Directive = Print the line containing "By how much" and each line after it through the end, please, with nothing added.

Material provided =
START
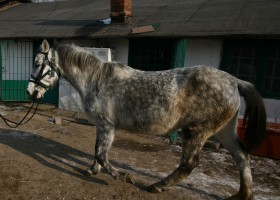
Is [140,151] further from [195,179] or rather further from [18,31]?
[18,31]

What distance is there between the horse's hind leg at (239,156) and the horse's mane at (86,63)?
217cm

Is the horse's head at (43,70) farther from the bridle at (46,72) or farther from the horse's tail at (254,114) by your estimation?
the horse's tail at (254,114)

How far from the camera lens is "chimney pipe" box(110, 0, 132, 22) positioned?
34.1 ft

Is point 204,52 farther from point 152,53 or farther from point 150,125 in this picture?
point 150,125

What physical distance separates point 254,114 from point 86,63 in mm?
3020

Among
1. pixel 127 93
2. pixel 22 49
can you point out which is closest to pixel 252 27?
pixel 127 93

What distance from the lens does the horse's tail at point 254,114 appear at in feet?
13.5

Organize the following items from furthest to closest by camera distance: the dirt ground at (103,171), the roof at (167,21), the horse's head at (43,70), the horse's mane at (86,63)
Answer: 1. the roof at (167,21)
2. the horse's head at (43,70)
3. the horse's mane at (86,63)
4. the dirt ground at (103,171)

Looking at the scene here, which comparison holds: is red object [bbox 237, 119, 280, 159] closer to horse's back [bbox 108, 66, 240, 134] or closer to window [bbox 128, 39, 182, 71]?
horse's back [bbox 108, 66, 240, 134]

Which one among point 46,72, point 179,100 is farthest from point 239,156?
point 46,72

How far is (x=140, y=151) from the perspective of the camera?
22.0 feet

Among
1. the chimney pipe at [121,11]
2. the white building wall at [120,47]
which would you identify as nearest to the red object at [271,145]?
the white building wall at [120,47]

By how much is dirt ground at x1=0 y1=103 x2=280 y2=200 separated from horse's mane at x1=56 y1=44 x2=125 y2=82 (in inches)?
77.2

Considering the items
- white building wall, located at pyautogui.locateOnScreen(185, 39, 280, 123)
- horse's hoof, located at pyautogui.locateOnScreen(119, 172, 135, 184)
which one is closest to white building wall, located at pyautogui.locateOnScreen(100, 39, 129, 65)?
white building wall, located at pyautogui.locateOnScreen(185, 39, 280, 123)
END
Exercise solution =
By how much is dirt ground at x1=0 y1=103 x2=280 y2=200 separated from horse's mane at x1=56 y1=44 x2=125 y2=82 (in inches)?
77.2

Considering the items
- white building wall, located at pyautogui.locateOnScreen(185, 39, 280, 123)
- horse's hoof, located at pyautogui.locateOnScreen(119, 172, 135, 184)
which one is closest to white building wall, located at pyautogui.locateOnScreen(100, 39, 129, 65)?
white building wall, located at pyautogui.locateOnScreen(185, 39, 280, 123)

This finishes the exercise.